::: Supplied records :::

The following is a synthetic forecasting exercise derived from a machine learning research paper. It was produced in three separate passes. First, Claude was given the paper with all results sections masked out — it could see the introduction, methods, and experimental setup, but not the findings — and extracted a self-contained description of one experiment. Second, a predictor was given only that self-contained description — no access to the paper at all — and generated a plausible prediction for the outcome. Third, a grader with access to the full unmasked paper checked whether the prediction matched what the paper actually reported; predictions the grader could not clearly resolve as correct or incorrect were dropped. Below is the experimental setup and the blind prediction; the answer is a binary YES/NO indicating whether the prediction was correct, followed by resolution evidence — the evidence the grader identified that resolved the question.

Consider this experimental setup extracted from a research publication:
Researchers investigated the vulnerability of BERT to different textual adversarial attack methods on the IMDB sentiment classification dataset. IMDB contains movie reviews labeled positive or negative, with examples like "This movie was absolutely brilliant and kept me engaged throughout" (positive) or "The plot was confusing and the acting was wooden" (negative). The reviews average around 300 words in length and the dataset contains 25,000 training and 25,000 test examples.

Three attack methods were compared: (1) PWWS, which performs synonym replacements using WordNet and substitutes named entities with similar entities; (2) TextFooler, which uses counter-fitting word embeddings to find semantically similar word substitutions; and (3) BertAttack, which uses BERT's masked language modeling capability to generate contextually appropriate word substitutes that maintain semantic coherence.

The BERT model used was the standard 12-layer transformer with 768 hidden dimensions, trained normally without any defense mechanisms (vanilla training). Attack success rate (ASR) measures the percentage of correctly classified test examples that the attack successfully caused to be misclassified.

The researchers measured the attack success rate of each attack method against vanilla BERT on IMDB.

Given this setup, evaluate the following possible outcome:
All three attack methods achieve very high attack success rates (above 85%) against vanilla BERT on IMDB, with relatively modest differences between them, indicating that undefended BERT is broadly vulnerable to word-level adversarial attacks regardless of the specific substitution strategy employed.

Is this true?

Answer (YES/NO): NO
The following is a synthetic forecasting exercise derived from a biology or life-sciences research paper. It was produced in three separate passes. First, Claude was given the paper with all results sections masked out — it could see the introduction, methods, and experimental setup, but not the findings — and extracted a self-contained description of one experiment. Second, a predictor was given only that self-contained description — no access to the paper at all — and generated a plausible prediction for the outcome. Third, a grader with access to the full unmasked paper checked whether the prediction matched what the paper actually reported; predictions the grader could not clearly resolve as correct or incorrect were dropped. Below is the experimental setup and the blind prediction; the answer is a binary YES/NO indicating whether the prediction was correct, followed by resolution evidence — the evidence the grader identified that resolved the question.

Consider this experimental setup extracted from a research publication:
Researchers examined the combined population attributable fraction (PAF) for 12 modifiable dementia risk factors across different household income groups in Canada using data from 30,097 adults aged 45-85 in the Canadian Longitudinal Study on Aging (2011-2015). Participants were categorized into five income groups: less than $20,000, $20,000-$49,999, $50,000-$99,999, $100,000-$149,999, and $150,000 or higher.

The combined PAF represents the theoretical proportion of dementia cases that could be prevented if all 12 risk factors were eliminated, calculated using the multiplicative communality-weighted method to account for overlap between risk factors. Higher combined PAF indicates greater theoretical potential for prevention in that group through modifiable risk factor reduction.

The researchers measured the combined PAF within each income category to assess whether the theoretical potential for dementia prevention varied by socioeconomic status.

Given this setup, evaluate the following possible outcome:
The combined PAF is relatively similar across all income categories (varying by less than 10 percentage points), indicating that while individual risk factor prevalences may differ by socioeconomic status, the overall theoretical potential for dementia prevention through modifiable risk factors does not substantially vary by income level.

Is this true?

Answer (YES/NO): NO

:::

* What is required *
Across the material, report every line that has the word "similar".

* Written answer *
Three attack methods were compared: (1) PWWS, which performs synonym replacements using WordNet and substitutes named entities with similar entities; (2) TextFooler, which uses counter-fitting word embeddings to find semantically similar word substitutions; and (3) BertAttack, which uses BERT's masked language modeling capability to generate contextually appropriate word substitutes that maintain semantic coherence.
The combined PAF is relatively similar across all income categories (varying by less than 10 percentage points), indicating that while individual risk factor prevalences may differ by socioeconomic status, the overall theoretical potential for dementia prevention through modifiable risk factors does not substantially vary by income level.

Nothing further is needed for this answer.